Eight Bells: Dick Schmidt
Published on October 7th, 2015
After an eight year battle with progressive supranuclear palsy, a rare degenerative brain disease, Richard A. “Dick” Schmidt, died peacefully at his home on October 1. He was 74. Schmidt had sailed all of his life, racing in Sea Shells, Geary 18s, Windmills, Finns, 470s, and for many years, Schmidt and his wife Gwen Gordon actively and successfully raced in the Snipe class. In 1987, he joined the California Yacht Club in Marina del Rey, California and began to seriously campaign his Schock 35, Outlier – winning the class National Championship in 1990, 1991 and 1992. Later, he successfully raced both a Star and a Farr 30.
Schmidt was a retired UCLA Professor Emeritus and leading scientist and researcher at the intersection of the fields of psychology, physical education and kinesiology. He graduated with advanced degrees from the University of California (Berkeley) and earned his doctorate at the University of Illinois (Champagne-Urbana) – establishing the foundation for his long career of teaching and ground-breaking research in motor control and learning, which ultimately made him a true international giant in the field. He earned many important academic awards, including Citation Classic and Distinguished Scholar.
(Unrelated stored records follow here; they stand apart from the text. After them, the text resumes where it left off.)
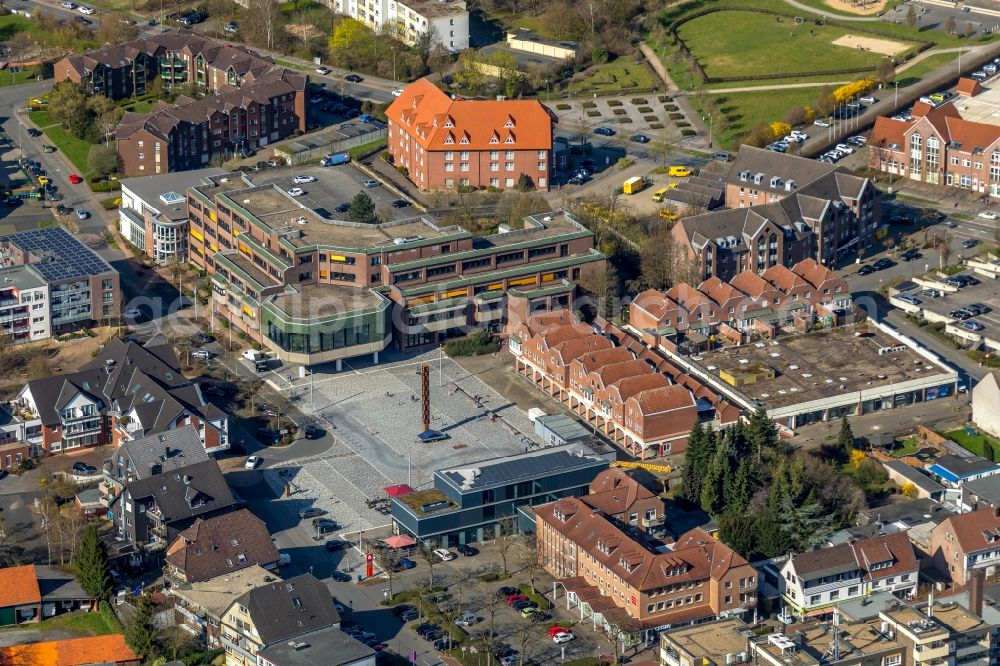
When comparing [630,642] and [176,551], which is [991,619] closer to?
[630,642]

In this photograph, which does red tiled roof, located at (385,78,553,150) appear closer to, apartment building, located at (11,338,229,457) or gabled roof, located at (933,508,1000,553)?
apartment building, located at (11,338,229,457)

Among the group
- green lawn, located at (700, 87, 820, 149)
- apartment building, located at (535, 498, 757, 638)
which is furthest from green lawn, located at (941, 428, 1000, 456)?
green lawn, located at (700, 87, 820, 149)

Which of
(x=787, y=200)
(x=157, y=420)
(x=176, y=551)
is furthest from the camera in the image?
(x=787, y=200)

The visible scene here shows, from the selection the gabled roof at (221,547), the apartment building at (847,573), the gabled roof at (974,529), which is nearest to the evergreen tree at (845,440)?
the gabled roof at (974,529)

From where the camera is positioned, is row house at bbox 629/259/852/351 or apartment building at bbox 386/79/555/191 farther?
apartment building at bbox 386/79/555/191

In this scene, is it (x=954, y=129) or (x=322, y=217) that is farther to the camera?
(x=954, y=129)

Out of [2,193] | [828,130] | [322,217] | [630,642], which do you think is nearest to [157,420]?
[322,217]
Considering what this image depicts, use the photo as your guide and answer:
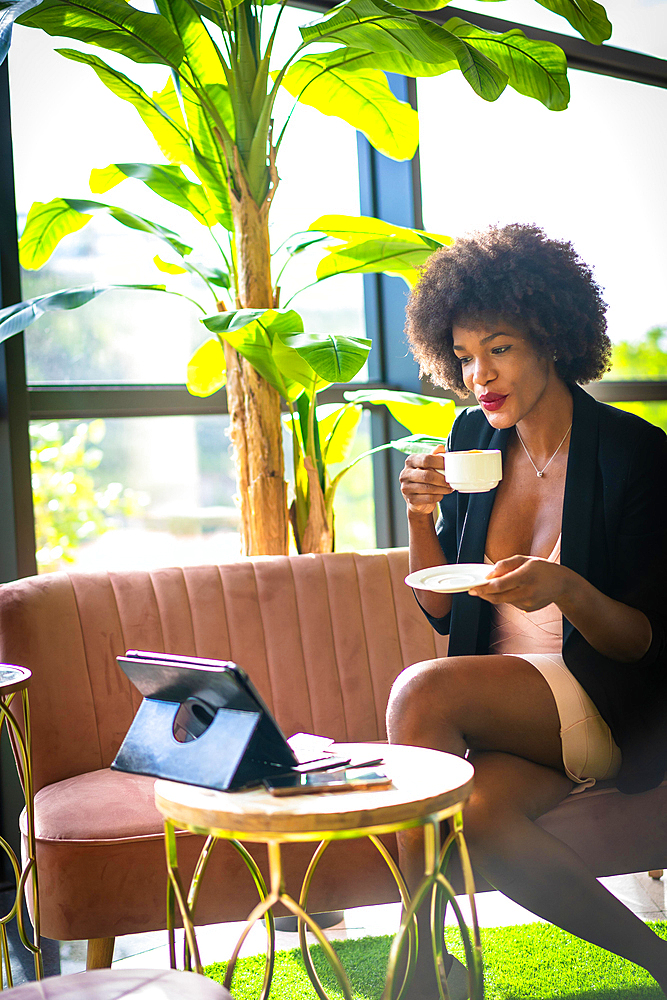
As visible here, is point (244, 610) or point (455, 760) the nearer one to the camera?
point (455, 760)

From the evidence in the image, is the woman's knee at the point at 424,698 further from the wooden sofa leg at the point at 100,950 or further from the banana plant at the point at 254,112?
the banana plant at the point at 254,112

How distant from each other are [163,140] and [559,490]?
1.49 metres

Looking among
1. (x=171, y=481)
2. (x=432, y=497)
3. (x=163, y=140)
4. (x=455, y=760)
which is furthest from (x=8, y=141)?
(x=455, y=760)

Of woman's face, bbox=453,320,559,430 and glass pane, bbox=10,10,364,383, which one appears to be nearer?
woman's face, bbox=453,320,559,430

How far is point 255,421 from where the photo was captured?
7.59ft

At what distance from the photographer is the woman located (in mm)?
1342

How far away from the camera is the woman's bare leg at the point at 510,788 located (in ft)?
4.26

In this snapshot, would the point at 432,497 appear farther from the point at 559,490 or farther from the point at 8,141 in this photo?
the point at 8,141

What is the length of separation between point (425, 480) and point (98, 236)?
5.66 feet

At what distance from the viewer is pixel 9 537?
2.49 m

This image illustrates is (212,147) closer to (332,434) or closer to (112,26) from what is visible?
(112,26)

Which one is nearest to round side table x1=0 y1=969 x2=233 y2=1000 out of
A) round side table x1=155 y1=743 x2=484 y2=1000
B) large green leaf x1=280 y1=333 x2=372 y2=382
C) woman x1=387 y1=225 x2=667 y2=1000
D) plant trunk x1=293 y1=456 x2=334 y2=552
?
round side table x1=155 y1=743 x2=484 y2=1000

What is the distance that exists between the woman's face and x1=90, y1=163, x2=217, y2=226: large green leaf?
1.05 m

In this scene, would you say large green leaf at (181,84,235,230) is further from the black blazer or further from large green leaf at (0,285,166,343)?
the black blazer
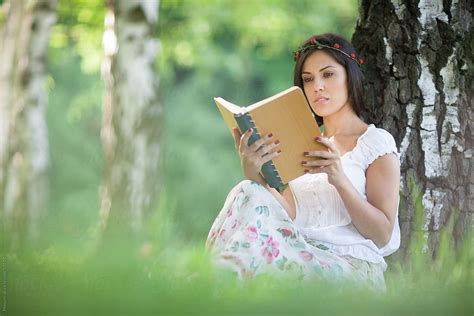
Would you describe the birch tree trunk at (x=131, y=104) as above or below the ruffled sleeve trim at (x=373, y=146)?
above

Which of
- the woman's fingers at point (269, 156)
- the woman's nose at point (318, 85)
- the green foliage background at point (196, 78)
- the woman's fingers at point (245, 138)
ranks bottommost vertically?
the woman's fingers at point (269, 156)

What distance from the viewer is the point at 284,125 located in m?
3.17

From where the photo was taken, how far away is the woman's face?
350 cm

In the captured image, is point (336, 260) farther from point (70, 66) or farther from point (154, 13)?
point (70, 66)

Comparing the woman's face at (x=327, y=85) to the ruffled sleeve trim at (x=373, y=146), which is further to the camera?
the woman's face at (x=327, y=85)

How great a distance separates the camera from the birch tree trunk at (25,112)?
9.27m

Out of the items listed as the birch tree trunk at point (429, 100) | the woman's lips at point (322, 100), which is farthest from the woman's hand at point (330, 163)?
the birch tree trunk at point (429, 100)

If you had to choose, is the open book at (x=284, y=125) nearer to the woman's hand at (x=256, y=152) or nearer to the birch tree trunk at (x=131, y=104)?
the woman's hand at (x=256, y=152)

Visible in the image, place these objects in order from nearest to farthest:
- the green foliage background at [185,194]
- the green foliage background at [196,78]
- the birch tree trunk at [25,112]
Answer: the green foliage background at [185,194]
the birch tree trunk at [25,112]
the green foliage background at [196,78]

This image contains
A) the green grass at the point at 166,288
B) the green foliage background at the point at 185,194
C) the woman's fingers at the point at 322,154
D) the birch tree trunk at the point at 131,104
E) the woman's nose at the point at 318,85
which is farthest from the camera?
the birch tree trunk at the point at 131,104

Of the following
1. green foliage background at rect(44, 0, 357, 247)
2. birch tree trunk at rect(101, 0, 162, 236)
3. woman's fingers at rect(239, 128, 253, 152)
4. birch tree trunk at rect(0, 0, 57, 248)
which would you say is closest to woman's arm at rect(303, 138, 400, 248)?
woman's fingers at rect(239, 128, 253, 152)

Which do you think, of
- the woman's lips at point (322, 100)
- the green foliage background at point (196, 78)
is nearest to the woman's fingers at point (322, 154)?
the woman's lips at point (322, 100)

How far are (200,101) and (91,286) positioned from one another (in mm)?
16636

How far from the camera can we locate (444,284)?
9.09ft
He received honorary doctorate degrees, from the Catholic University of Leuven (Belgium) and the University of Joseph Fournier (France); mentored many Ph.D-level students during his long academic career, and authored four textbooks, one of which continues to be the premier graduate-level text. In the late 1990’s he joined Failure Analysis Associates, a firm specializing in courtroom testimony. In 1998 Schmidt formed his own firm, Human Performance Research, to offer consulting in human performance as an expert witness. At that time, he was recognized as the world’s leading expert on driver pedal errors associated with unintended acceleration accidents in automobiles.
Truly a many-faceted human being, Schmidt had been an active and competitive runner since the 1980s and he successfully ran several sub-three-hour marathons. A motorsports enthusiast, he owned five Porsches and in later life became a competitive auto racer. He is survived by his wife of 44 years, Gwen Gordon of Los Angeles; a brother, Craig, of Santa Barbara; two sons, Michael Nova, of Petaluma; Jeffrey, of Napa, and two grandchildren. Dick Schmidt was truly one of the good guys!